* Your goal: In the Veil 2020 text, translate this sentence into Spanish: "Most importantly and noticeably, there are no moves in Veil 2020."

* Extracted text:
=-=-=-=-=

Before I continue the story, let me back up. I signed up to run Veil 2020, Fraser Simons’ distillation hack of his own PbtA game The Veil. Veil 2020 uses the core emotion-driven stats from The Veil, and uses techniques from The White Hack and World of Dungeons to simplify play. Most importantly and noticeably, there are no moves in Veil 2020. Instead, the game uses an advantage/disadvantage mechanic similar to that from D&D, which is used in any cases of favorable or unfavorable fictional positioning. The other game which influences Veil 2020 heavily is, if you couldn’t guess, Cyberpunk 2020. The gear lists and character classes are either inspired by or mildly lifted from 2020, and pretty much any Night City encounter you can imagine works very well here. Instead of the very specific classes in The Veil or Cyberpunk 2020, Veil 2020 has three classes: the Booster, which is a combat-focused character specialized in tank maneuvers and taking on multiple foes, the Ace, which is any class driven by a specialized skillset and special equipment, and the Pusher, a netrunner-alike which can have one of any number of specialties for interacting with The Veil. And that’s worth mentioning: while the setting is Cyberpunk 2020 at its core, The Veil is added in, along with all the setting implications it brings along regarding digital environments.

=-=-=-=-=

* Listed entries:
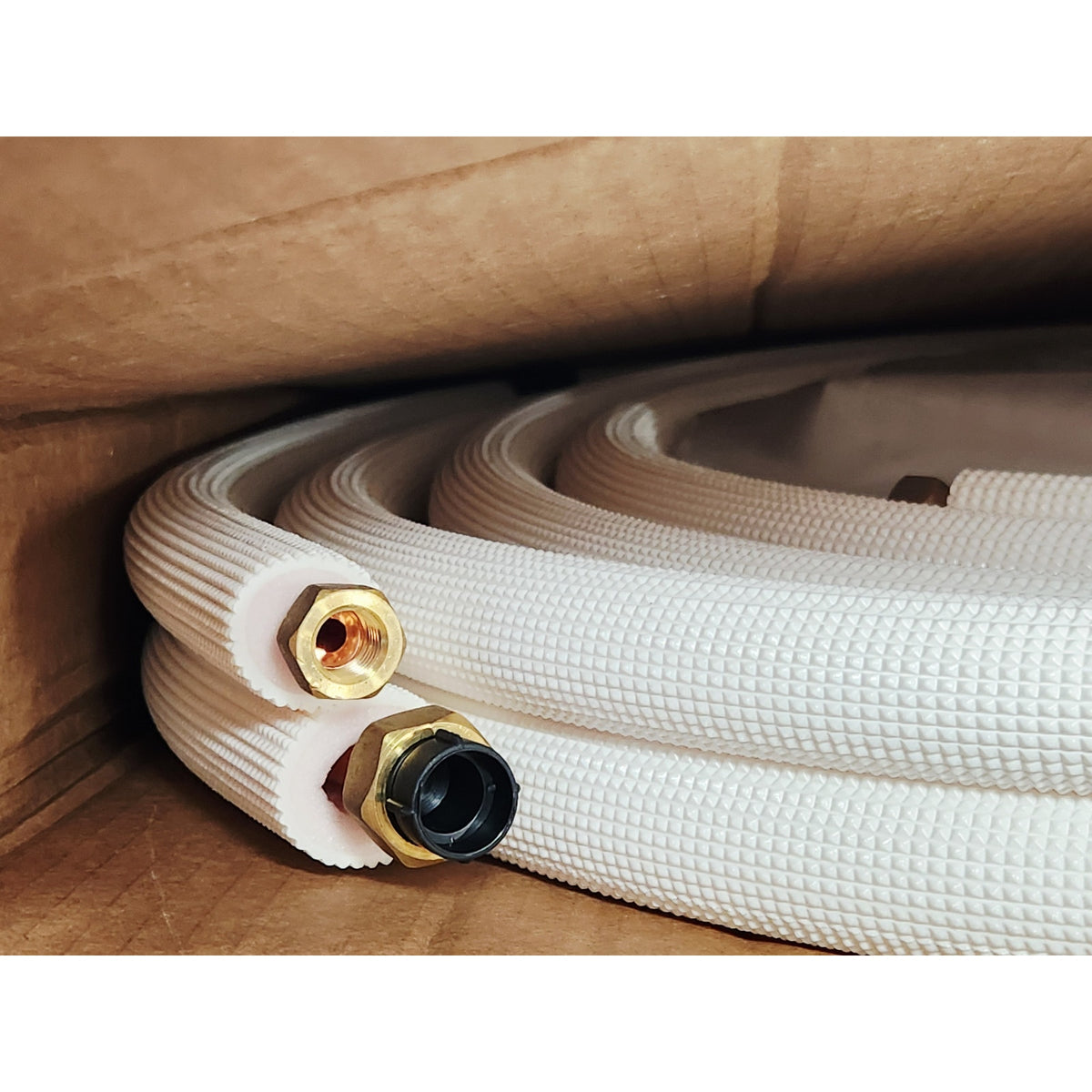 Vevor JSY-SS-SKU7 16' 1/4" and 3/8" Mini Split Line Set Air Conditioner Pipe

=-=-=-=-=

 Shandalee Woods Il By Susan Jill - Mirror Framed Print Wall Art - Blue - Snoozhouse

=-=-=-=-=

* Expected answer: Lo más importante y notable es que en Veil 2020 no hay movimientos.